Amplitudes of solar-like oscillations: a new scaling relation

TL;DR

This paper introduces a new scaling relation for solar-like oscillation amplitudes based on granulation power, improving predictions especially for F-type stars, and extends applicability to red giants.

Contribution

A novel scaling relation for oscillation amplitudes that incorporates damping effects and is grounded in granulation power scaling, enhancing predictive accuracy.

Findings

The new relation better matches observed amplitudes in F-type stars.

It includes a dependence on mode lifetime for improved accuracy.
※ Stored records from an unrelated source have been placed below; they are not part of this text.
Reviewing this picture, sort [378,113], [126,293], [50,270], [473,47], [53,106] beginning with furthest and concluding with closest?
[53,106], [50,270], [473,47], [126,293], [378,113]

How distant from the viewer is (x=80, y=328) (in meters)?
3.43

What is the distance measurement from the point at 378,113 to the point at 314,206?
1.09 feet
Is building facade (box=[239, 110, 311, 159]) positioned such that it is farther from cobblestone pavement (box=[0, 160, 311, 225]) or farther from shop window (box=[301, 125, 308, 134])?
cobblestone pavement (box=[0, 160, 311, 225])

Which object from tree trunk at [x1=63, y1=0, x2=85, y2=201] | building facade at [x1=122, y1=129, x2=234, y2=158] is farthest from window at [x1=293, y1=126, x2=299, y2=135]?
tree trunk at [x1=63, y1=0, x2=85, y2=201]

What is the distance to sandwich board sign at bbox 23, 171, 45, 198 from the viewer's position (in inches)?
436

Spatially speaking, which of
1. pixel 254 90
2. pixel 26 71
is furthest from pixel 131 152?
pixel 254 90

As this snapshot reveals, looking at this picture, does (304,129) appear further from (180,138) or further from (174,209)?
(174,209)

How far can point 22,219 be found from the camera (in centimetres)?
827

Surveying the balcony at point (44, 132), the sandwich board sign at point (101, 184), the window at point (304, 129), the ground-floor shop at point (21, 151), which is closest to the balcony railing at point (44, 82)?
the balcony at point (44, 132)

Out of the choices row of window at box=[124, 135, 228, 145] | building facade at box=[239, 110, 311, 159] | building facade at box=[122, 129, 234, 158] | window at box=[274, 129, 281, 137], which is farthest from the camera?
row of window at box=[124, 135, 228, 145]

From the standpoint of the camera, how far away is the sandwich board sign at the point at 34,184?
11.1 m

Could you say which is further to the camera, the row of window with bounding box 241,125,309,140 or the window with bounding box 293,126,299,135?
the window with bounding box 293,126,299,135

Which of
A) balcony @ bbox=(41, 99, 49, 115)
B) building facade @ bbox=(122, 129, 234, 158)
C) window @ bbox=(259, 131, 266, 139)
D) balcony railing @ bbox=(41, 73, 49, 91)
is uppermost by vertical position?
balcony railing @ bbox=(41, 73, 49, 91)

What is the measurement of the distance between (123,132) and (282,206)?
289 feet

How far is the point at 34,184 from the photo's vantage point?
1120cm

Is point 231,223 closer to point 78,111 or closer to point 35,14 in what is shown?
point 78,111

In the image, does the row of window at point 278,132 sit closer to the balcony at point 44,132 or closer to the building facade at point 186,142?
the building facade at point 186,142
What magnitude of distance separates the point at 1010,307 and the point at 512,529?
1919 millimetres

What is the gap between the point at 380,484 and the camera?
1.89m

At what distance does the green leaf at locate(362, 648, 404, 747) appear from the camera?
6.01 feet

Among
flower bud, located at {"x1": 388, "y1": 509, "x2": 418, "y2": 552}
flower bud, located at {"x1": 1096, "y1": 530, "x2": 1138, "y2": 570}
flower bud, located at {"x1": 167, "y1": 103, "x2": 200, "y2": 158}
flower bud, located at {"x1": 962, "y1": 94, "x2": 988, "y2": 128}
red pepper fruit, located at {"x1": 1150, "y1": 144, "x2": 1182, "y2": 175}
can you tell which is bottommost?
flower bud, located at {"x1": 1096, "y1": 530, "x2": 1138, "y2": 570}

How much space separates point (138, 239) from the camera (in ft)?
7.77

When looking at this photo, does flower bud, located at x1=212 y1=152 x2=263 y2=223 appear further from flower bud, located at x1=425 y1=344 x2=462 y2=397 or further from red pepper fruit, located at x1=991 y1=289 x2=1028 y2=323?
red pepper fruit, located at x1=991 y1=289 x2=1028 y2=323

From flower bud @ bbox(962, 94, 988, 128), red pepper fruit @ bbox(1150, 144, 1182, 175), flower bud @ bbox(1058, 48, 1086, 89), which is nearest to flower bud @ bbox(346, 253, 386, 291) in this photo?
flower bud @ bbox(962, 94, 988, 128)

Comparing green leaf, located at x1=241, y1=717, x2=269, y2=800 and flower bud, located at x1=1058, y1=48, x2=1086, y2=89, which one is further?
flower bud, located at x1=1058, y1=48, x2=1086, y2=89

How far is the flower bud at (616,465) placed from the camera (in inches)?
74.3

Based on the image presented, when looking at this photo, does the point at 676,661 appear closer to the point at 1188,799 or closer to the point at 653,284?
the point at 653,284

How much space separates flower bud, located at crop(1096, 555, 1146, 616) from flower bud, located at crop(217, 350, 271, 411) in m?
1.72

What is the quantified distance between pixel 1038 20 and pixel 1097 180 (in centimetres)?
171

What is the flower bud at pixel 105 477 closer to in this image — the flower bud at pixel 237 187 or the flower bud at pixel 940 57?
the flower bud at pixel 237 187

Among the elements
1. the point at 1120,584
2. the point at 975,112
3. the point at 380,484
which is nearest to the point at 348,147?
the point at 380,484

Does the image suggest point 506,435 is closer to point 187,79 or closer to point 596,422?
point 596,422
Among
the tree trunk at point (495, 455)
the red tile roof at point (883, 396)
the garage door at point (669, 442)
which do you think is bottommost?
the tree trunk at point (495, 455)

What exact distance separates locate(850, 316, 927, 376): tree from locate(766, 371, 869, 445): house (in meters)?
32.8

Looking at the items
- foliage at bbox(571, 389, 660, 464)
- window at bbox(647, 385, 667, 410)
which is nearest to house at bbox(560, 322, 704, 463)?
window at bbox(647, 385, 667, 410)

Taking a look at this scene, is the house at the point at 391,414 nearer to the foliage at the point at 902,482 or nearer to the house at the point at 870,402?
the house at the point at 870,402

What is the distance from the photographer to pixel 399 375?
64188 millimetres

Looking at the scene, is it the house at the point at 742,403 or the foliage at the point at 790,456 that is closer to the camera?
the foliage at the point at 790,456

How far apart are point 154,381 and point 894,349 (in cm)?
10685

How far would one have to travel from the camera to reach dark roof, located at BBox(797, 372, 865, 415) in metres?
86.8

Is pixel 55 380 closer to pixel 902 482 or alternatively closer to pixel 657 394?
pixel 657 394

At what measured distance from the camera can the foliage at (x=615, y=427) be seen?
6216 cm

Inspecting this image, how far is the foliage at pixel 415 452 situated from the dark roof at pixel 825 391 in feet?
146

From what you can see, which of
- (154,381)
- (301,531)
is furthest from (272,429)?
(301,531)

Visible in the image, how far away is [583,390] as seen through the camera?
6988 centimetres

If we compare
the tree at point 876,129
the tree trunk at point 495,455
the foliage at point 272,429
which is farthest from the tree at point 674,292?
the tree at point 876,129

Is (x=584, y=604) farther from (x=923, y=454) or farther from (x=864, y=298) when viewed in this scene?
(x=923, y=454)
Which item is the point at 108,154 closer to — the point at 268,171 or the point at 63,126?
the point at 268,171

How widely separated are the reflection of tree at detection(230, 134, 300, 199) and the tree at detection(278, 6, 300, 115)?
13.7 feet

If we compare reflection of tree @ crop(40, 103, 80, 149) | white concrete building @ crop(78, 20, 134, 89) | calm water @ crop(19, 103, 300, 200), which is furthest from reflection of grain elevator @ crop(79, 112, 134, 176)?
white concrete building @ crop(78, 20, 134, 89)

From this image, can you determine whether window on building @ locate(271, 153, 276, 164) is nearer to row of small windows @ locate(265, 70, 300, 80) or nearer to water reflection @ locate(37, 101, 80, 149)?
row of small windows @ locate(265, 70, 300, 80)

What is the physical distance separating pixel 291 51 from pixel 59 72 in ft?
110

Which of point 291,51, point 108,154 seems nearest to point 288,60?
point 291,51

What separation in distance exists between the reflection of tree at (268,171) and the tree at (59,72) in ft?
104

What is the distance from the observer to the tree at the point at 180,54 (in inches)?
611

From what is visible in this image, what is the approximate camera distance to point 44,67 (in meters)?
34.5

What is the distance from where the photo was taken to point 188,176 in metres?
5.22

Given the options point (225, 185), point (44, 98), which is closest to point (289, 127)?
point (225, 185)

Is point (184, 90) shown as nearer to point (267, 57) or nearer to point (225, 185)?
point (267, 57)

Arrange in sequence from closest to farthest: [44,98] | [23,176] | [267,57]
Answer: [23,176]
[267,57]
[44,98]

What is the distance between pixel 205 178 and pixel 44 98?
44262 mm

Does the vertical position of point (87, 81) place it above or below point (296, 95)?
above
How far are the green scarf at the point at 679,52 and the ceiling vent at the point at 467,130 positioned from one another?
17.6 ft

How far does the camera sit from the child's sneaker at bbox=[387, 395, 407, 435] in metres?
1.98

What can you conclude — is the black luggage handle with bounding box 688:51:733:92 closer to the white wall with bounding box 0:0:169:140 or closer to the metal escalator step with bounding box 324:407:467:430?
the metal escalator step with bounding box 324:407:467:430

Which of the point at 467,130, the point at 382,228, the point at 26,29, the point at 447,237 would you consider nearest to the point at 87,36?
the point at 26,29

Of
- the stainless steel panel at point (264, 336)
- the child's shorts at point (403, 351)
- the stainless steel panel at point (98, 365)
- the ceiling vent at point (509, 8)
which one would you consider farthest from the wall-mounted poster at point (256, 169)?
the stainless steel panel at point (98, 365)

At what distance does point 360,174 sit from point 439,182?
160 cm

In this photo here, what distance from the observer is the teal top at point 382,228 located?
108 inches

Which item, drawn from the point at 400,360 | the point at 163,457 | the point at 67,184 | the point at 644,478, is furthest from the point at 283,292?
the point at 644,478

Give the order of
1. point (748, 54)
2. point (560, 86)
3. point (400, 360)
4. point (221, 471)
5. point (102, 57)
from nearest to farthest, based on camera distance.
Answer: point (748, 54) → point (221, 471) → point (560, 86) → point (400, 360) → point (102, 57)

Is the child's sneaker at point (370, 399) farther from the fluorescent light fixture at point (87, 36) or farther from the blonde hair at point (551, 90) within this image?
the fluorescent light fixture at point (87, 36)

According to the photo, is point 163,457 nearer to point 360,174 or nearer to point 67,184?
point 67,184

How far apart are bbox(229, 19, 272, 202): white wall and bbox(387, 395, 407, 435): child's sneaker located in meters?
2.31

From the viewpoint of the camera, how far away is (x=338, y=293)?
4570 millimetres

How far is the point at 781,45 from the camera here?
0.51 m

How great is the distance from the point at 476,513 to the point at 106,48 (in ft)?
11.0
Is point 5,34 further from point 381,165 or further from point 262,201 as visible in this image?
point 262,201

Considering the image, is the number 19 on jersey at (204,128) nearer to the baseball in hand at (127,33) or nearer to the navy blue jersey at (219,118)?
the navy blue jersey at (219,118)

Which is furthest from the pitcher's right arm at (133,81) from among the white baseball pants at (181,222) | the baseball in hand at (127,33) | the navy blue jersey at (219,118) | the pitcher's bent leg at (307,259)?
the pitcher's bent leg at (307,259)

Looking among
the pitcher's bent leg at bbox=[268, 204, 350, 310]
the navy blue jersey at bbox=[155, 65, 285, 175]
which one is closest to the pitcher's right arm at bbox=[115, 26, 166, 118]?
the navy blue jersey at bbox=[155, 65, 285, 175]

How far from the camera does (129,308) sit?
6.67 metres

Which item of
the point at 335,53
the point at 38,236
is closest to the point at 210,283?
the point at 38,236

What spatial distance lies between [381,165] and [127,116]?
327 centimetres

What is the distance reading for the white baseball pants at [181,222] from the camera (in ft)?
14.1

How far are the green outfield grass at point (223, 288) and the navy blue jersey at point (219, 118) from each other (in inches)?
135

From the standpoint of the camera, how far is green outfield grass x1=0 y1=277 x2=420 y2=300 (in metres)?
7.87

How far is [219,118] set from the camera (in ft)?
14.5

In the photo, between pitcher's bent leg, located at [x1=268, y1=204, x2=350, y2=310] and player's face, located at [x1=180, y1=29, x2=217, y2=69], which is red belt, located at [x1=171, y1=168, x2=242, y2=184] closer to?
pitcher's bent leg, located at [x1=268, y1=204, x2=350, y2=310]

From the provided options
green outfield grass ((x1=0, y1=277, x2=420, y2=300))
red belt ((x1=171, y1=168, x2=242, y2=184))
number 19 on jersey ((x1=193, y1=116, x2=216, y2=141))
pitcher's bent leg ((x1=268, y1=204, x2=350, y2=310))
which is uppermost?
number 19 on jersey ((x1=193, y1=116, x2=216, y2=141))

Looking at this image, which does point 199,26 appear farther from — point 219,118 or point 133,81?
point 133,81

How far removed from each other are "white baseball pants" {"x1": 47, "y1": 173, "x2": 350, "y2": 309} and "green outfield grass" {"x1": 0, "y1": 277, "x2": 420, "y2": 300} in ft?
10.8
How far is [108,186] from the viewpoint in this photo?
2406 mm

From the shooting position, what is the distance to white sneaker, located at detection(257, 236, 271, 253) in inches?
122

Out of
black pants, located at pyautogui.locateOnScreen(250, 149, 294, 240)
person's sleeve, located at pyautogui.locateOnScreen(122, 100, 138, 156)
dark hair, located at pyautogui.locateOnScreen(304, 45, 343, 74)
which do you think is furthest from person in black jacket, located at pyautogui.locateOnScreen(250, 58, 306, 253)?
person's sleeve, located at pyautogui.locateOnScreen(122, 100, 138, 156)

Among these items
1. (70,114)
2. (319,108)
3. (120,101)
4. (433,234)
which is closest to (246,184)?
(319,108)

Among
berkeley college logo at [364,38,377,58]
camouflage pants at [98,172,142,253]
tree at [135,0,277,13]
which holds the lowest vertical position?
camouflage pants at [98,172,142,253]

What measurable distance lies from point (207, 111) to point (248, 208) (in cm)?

Scaling relations are proposed for granulation background properties.

Abstract

Solar-like oscillations are excited by near-surface convection and are being observed in growing numbers of stars using ground and space-based telescopes. We have previously suggested an empirical scaling relation to predict their amplitudes (Kjeldsen and Bedding 1995). This relation has found widespread use but it predicts amplitudes in F-type stars that are higher than observed. Here we present a new scaling relation that is based on the postulate that the power in velocity fluctuations due to p-mode oscillations scales with stellar parameters in the same way as the power in velocity fluctuations due to granulation. The new relation includes a dependence on the damping rate via the mode lifetime and should be testable using observations from the CoRoT and Kepler missions. We also suggest scaling relations for the properties of the background power due to granulation and argue that both these and the amplitude relations should be applicable to red giant stars.